Document Hierarchies for RAG in GenAI

A document hierarchy is a powerful way of organizing your data to improve information retrieval. It organizes chunks in a structured manner that allows RAG systems to efficiently retrieve and process relevant, related data. Document hierarchies play a crucial role in the effectiveness of RAG by helping the LLM decide which chunks contain the most relevant data to extract.

Document hierarchies associate chunks with nodes, and organize nodes in parent-child relationships. Each node contains a summary of the information contained within, making it easier for the RAG system to quickly traverse the data and understand which chunks to extract.

Why would you need a document hierarchy if an LLM supposedly is able to understand the words in a document?

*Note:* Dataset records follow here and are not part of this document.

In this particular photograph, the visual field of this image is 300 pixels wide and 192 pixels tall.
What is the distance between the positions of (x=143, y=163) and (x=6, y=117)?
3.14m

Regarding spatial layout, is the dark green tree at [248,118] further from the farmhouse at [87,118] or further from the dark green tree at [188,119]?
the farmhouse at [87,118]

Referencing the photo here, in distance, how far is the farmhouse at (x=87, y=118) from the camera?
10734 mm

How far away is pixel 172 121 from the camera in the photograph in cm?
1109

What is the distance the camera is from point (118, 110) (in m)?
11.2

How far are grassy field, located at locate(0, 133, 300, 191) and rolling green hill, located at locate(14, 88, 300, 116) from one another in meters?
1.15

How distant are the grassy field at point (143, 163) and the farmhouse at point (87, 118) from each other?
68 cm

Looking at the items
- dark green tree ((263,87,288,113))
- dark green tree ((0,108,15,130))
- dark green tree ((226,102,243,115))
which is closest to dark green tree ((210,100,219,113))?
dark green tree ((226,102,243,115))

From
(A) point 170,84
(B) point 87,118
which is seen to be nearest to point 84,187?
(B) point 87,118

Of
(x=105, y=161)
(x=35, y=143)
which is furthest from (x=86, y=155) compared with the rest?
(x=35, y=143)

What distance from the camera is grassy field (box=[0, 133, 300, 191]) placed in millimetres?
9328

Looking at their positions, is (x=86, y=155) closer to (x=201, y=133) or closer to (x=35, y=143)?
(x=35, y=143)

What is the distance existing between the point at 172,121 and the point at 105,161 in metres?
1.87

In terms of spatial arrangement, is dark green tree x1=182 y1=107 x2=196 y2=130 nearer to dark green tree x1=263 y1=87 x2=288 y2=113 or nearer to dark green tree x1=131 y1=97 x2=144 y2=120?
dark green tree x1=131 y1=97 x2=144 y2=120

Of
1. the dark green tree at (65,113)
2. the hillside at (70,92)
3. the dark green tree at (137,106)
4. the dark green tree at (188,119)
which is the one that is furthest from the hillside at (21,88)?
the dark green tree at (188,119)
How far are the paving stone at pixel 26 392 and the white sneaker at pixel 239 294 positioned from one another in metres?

Although the LLM can extract relevant chunks of text from a vector database, you can improve the speed and reliability of retrieval by using a document hierarchy as a pre-processing step to locate the most relevant chunks of text. This strategy improves retrieval reliability, speed, repeatability, and can help reduce hallucinations due to chunk extraction issues. Document hierarchies may require domain-specific or problem-specific expertise to construct to ensure the summaries are fully relevant to the task at hand.

Let’s take a use case in the HR space. Let’s say that a company has 10 offices and each office has their own country-specific HR policy, but uses the same template to document these policies. As a result, each office’s HR policy document has roughly the same format, but each section would detail country-specific policies for public holidays, healthcare, etc.

In a vector database, every “public holiday” paragraph chunk would look very similar. In this case, a vector query could retrieve a lot of the same, unhelpful data, which can lead to hallucinations. By using a document hierarchy, a RAG system can more reliably answer a question about public holidays for the Chicago office by first searching for documents that are relevant to the Chicago office.

It should become increasingly clear that most of the work that goes into building a RAG system is making sense of unstructured data, and adding additional contextual guardrails that allow the LLM to make more deterministic information extraction.